Na pytanie o przyczyny odebrania artystom przestrzeni wystawienniczej przed czasem miasto nie odpowiada. Przestawia własną wersję wydarzeń.
– Przestrzeń ta została udostępniona stowarzyszeniu bezpłatnie i na wyłączność w terminie od kwietnia do początku grudnia 2022 r. W piątek miał miejsce kolejny wernisaż, ekspozycję można oglądać do 24 listopada – informuje Anna Czerwonka z biura prasowego Kancelarii Prezydenta Miasta Lublin. – Na realizację ostatniej wystawy w ramach projektu, miasto zadeklarowało udostępnienie przestrzeni „Hej!” przy ul. Peowiaków 11 - dedykowanej młodym i stworzonej w ramach Europejskiej Stolicy Młodzieży Lublin 2023.

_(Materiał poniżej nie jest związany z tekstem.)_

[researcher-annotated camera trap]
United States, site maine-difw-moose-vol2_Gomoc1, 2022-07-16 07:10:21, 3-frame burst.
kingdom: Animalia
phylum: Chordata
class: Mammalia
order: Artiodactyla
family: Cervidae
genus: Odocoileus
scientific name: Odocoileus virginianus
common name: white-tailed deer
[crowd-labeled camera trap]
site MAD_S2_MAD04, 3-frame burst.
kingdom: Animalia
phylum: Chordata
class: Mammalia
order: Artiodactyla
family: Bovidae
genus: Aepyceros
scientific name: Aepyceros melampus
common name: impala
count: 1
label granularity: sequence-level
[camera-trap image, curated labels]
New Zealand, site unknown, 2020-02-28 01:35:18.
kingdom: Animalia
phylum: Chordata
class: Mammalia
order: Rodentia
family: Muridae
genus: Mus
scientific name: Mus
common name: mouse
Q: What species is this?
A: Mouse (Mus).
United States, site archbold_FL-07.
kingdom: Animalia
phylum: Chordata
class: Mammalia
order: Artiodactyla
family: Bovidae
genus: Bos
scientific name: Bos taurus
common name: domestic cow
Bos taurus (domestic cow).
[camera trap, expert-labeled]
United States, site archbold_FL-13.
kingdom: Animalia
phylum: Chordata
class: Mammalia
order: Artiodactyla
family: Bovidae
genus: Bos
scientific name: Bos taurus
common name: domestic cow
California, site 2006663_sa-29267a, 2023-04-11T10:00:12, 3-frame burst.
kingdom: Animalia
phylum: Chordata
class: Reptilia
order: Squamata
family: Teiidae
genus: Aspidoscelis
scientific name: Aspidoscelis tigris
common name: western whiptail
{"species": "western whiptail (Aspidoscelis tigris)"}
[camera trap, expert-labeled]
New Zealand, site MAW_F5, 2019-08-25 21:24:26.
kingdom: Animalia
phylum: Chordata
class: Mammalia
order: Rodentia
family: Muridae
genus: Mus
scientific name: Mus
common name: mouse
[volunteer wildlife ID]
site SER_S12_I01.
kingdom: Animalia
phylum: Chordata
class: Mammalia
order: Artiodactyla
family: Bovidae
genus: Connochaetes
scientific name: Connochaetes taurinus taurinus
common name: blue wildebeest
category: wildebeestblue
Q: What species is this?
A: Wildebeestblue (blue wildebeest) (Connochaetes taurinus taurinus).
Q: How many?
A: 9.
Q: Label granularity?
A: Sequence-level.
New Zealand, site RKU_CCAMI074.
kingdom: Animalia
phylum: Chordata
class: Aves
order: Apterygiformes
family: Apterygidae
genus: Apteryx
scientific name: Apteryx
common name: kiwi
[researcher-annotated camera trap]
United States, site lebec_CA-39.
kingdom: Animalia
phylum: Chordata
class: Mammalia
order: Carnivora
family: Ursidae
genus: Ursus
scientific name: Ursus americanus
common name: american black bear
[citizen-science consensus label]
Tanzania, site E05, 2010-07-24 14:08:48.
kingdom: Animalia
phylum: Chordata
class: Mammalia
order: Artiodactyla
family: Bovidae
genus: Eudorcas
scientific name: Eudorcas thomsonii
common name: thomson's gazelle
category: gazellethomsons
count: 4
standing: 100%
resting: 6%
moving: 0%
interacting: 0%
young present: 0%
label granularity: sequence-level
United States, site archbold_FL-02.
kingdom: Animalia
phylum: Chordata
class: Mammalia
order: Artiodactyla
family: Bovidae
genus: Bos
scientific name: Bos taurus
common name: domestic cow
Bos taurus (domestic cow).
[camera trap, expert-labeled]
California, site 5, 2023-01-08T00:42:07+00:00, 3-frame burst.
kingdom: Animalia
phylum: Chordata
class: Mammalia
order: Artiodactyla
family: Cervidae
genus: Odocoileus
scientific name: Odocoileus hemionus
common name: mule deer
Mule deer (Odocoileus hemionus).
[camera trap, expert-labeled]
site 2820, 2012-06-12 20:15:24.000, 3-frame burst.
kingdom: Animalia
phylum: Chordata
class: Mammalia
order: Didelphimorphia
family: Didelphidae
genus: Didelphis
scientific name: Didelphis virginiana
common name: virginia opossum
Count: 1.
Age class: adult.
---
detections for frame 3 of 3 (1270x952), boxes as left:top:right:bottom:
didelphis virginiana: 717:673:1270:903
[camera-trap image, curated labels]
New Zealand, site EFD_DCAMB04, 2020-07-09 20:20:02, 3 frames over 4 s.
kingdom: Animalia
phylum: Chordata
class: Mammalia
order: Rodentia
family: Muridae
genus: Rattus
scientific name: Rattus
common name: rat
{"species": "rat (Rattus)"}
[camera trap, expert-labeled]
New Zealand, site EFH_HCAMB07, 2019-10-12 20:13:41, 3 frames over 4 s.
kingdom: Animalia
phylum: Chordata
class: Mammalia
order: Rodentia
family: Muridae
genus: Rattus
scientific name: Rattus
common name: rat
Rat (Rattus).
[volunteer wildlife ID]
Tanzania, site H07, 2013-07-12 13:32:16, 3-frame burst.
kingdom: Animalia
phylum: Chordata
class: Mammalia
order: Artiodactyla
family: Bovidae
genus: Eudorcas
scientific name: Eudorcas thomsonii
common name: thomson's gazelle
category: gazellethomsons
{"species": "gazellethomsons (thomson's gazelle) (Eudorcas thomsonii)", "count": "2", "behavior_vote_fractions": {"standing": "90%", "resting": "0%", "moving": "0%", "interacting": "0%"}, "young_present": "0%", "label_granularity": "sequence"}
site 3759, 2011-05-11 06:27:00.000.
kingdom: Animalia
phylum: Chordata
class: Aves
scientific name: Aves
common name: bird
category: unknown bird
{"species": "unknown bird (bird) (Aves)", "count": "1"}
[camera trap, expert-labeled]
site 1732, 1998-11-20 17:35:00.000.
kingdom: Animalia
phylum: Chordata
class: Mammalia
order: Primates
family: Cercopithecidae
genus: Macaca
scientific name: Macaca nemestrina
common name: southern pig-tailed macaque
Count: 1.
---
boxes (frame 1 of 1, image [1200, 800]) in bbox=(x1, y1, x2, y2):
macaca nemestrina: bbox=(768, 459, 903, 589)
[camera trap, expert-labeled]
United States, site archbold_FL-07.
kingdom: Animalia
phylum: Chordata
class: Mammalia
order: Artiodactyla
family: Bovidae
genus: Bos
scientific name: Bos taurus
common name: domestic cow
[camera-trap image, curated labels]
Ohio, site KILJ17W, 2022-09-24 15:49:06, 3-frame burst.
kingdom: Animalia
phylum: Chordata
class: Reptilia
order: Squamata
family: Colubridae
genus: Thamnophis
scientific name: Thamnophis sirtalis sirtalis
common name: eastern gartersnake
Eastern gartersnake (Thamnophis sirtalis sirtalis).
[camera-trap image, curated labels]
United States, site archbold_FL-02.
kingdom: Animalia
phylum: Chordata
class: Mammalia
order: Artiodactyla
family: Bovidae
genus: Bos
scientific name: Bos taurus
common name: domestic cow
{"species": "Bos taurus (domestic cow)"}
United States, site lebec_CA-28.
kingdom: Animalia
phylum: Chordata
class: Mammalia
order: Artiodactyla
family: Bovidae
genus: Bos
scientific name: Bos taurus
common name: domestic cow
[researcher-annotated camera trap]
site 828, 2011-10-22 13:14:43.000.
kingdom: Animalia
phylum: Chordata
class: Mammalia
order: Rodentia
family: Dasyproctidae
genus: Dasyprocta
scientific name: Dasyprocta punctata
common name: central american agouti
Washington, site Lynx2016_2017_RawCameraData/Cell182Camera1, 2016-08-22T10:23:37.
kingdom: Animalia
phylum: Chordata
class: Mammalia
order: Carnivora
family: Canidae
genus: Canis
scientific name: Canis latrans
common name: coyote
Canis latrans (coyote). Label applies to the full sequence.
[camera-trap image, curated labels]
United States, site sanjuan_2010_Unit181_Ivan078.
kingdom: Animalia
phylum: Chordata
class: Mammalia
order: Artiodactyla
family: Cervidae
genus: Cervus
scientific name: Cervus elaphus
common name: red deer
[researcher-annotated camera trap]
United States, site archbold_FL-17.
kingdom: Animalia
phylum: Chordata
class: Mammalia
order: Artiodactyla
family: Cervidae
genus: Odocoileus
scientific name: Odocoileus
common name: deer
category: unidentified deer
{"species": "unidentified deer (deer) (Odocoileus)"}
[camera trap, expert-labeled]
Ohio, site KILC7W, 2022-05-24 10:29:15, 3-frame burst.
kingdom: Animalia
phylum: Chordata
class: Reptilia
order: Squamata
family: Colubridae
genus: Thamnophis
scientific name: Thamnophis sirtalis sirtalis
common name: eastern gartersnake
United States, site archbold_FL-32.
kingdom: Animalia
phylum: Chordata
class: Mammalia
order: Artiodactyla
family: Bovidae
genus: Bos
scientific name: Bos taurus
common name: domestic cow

Nomadzi z przymusu i wyboru
Stowarzyszenie Otwarta Pracownia nie ma swojej stałej przestrzeni wystawienniczej. Sztukę współczesną pokazuje w różnych miejscach – od pałaców po przestrzenie postindustrialne. W zeszłym roku udało się w ten sposób zrealizować dziesięć wystaw zbiorowych, a gdy okazało się, że nie ma gdzie pokazać ostatniej, szefowe stowarzyszenia rozpoczęły gorączkowe poszukiwania. – Byłyśmy u Rotarian, deweloperów, obdzwoniłyśmy właścicieli pałaców i kamienic. Jesteśmy bardzo uparte w sytuacjach kryzysowych – wspomina Marta Ryczkowska. Determinacja się opłaciła. Właściciel kamienicy naprzeciwko lubelskiego ratusza, udostępnił artystom lokal zajmowany wcześniej przez bank. Za darmo, na trzy miesiące. Finałowa wystawa „Ad Extremum” nie była jedyna. Były też performanse i mniejsze ekspozycje. – Jestem pewna, że żaden kolektyw artystyczny nie zrobił czegoś takiego. 25 wystaw w jednym roku, bez żadnej infrastruktury, jedynie w oparciu o projekt miejski i projekt z Ministerstwa Kultury – podkreśla kuratorka. – Cała reszta to nasza ciężka praca i wiara w coś więcej niż zysk.